_Extrait du document_:
Qu’on le veuille ou non, un style est en train de naître. Une sorte de « french touch », un peu l’équivalent du paradigme Daft punk en musique dans les années 90. Incroyable mais vrai, la science-fiction se territorialise en France. Pas la « hard science » ni le « steampunk », certes, mais certains codes de ce genre boutonneux se distillent dans la littérature mainstream – jusque dans la Blanche chez Gallimard – si l’on en juge à la profusion d’œuvres qui s’en sont inspirées durant l’année littéraire écoulée. Et puisqu’il faut avoir quelques raisons d’être fier de nos auteurs, avouons qu'ils sont en train de créer un style nouveau, pop et élitiste à la fois, très souvent mâtinée d’anticipation sociale. N’oublions pas que les Français adorent la politique et l’analyse : l’intellectualisme a ses bons côtés. L'invasion "nerd" n'est pas pour demain: Ici on réfléchit.
La présidentielle a été propice à ce foisonnement prospectif, les Frances tiraillées de Benjamin Berton et Jean-Eric Boulin, respectivement dans Foudres de guerre (Ed. Gallimard) et Supplément au roman national (Ed. Stock) en témoignent d’une manière très – avouons le : trop – « Sciences po ». Plus largement, cette tendance marque le retour de l’imaginaire dans la narration : il était temps ! Fichage génétique, castration chimique des pédophiles, détection juvénile de la délinquance – le fameux rapport de l’Inserm – l’air du temps n’a jamais été aussi « biopolitique ». Alors forcément ça inspire.

_Données de questions de raisonnement spatial_:
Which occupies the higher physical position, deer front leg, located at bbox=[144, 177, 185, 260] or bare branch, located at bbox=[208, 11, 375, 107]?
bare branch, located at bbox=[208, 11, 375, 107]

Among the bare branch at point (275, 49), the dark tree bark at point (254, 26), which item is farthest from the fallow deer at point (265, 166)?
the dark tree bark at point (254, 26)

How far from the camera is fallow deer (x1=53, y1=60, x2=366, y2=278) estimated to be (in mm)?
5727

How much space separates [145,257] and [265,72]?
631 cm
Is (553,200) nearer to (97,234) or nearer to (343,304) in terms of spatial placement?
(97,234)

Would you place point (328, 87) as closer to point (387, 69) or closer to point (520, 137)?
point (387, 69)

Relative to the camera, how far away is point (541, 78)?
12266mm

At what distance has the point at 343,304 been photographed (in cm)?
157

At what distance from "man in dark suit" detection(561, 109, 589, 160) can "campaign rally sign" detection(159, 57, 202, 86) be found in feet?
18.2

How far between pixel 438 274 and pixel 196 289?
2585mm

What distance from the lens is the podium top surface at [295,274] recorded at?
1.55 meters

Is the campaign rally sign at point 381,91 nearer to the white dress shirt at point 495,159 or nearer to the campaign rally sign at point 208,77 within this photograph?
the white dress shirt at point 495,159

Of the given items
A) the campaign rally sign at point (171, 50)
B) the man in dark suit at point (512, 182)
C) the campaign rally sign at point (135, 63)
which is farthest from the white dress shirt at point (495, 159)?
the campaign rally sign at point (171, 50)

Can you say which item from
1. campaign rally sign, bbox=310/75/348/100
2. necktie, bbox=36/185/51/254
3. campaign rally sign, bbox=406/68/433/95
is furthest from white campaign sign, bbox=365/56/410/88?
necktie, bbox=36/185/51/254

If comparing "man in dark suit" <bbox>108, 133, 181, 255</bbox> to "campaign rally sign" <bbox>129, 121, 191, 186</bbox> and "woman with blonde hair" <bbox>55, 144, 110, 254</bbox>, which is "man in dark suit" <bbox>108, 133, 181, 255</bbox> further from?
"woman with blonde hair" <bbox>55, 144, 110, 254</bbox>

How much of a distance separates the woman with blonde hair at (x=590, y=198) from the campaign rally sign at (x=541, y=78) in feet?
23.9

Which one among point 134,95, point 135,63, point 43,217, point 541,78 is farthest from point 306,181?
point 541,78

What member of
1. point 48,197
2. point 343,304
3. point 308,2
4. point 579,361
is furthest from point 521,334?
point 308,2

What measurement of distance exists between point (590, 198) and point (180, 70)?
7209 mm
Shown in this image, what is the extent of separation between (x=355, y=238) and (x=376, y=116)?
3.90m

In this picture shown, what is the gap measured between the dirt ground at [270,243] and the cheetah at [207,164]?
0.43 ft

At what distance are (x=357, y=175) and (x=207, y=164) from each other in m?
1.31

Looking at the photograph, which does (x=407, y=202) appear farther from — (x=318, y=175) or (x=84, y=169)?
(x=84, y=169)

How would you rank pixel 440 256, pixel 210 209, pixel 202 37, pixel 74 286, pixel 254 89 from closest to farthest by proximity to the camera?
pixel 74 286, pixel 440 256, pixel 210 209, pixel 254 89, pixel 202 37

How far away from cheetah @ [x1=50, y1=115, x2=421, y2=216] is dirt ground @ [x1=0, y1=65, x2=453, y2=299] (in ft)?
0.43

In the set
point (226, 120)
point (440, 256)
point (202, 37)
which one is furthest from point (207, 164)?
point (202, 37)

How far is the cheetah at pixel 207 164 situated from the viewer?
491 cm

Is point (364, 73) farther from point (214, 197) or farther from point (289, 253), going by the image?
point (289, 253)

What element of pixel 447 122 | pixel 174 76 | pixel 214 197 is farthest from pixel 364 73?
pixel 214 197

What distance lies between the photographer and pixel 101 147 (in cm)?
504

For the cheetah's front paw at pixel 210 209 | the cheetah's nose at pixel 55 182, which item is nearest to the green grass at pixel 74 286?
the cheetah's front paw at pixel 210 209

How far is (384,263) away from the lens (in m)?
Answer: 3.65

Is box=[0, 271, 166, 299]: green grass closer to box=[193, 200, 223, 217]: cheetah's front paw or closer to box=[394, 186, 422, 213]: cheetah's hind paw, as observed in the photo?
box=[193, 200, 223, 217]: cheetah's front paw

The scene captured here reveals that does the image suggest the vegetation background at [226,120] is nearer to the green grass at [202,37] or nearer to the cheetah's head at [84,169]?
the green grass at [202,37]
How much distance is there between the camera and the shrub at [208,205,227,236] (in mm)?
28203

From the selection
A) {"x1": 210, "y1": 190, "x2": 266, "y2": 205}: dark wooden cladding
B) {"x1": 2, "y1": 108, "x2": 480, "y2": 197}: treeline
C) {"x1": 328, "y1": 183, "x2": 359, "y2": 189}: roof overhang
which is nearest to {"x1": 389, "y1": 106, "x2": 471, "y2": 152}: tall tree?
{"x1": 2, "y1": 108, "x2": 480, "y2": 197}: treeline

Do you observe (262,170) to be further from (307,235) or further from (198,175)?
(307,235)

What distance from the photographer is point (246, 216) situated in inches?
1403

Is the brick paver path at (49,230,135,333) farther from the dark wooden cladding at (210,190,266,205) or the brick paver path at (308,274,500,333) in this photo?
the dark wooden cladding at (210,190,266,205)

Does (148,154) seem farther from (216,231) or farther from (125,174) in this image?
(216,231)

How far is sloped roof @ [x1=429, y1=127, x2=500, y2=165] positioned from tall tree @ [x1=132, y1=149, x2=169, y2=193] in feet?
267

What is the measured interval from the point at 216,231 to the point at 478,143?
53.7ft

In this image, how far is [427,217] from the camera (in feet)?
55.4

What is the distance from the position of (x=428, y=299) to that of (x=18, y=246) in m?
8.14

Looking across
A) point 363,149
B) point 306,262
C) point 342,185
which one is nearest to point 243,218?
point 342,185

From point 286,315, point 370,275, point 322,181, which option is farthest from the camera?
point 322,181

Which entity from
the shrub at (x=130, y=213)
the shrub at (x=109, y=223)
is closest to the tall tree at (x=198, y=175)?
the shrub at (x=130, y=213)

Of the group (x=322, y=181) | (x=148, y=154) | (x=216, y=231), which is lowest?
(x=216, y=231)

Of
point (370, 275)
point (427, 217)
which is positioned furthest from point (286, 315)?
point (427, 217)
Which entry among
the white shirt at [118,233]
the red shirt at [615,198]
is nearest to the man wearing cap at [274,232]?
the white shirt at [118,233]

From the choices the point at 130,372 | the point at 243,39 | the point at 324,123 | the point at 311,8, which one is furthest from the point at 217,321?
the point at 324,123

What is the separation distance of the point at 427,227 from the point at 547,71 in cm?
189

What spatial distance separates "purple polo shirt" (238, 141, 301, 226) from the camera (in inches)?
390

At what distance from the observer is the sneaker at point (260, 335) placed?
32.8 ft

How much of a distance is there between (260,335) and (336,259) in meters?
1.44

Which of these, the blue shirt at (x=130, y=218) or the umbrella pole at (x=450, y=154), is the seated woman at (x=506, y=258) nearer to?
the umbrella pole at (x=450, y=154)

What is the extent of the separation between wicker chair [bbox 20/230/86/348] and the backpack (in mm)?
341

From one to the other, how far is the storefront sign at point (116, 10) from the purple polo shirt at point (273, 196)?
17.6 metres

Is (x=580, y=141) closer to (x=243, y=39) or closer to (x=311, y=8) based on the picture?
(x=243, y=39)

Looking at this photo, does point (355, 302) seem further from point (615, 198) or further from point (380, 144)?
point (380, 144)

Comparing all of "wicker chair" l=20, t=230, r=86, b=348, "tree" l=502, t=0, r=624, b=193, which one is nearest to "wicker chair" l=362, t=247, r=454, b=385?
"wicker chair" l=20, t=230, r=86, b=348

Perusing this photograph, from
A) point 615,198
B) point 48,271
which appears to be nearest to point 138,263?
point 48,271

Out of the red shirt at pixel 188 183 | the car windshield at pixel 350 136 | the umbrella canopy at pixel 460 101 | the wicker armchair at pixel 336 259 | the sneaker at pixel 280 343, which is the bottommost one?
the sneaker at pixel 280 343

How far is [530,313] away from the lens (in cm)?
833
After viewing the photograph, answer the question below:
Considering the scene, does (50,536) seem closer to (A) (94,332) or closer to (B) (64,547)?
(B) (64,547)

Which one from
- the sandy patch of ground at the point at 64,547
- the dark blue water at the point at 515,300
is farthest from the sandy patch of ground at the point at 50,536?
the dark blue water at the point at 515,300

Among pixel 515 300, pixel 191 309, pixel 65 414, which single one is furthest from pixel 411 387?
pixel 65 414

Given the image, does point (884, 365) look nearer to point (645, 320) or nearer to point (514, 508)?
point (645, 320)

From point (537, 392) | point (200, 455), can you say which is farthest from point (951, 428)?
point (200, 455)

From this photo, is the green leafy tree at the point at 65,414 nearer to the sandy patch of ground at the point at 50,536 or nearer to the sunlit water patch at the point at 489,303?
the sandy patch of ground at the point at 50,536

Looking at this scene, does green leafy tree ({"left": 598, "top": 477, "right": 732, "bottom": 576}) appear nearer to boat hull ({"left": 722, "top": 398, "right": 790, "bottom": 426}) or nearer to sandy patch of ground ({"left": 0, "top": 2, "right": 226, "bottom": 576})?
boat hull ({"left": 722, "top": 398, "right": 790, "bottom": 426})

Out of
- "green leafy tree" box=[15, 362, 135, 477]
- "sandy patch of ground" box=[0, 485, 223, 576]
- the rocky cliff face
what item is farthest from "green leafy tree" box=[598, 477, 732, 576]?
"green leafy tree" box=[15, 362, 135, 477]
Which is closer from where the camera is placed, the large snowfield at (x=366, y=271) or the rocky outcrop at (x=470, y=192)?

_À faire_:
1 – Chez quel éditeur l'extrait sur la science-fiction française situe-t-il le roman Supplément au roman national ?
2 – Dressez la liste des exemples que l'extrait sur la science-fiction française donne de l'air du temps « biopolitique ».
3 – Recopiez, s'il vous plaît, le passage de l'extrait sur la science-fiction française qui va de « La présidentielle a » jusqu'à « forcément ça inspire. ».

_Réponses dans l'ordre_:
1 – Chez Stock.

2 –
- Le fichage génétique
- La castration chimique des pédophiles
- La détection juvénile de la délinquance

3 –
La présidentielle a été propice à ce foisonnement prospectif, les Frances tiraillées de Benjamin Berton et Jean-Eric Boulin, respectivement dans Foudres de guerre (Ed. Gallimard) et Supplément au roman national (Ed. Stock) en témoignent d’une manière très – avouons le : trop – « Sciences po ». Plus largement, cette tendance marque le retour de l’imaginaire dans la narration : il était temps ! Fichage génétique, castration chimique des pédophiles, détection juvénile de la délinquance – le fameux rapport de l’Inserm – l’air du temps n’a jamais été aussi « biopolitique ». Alors forcément ça inspire.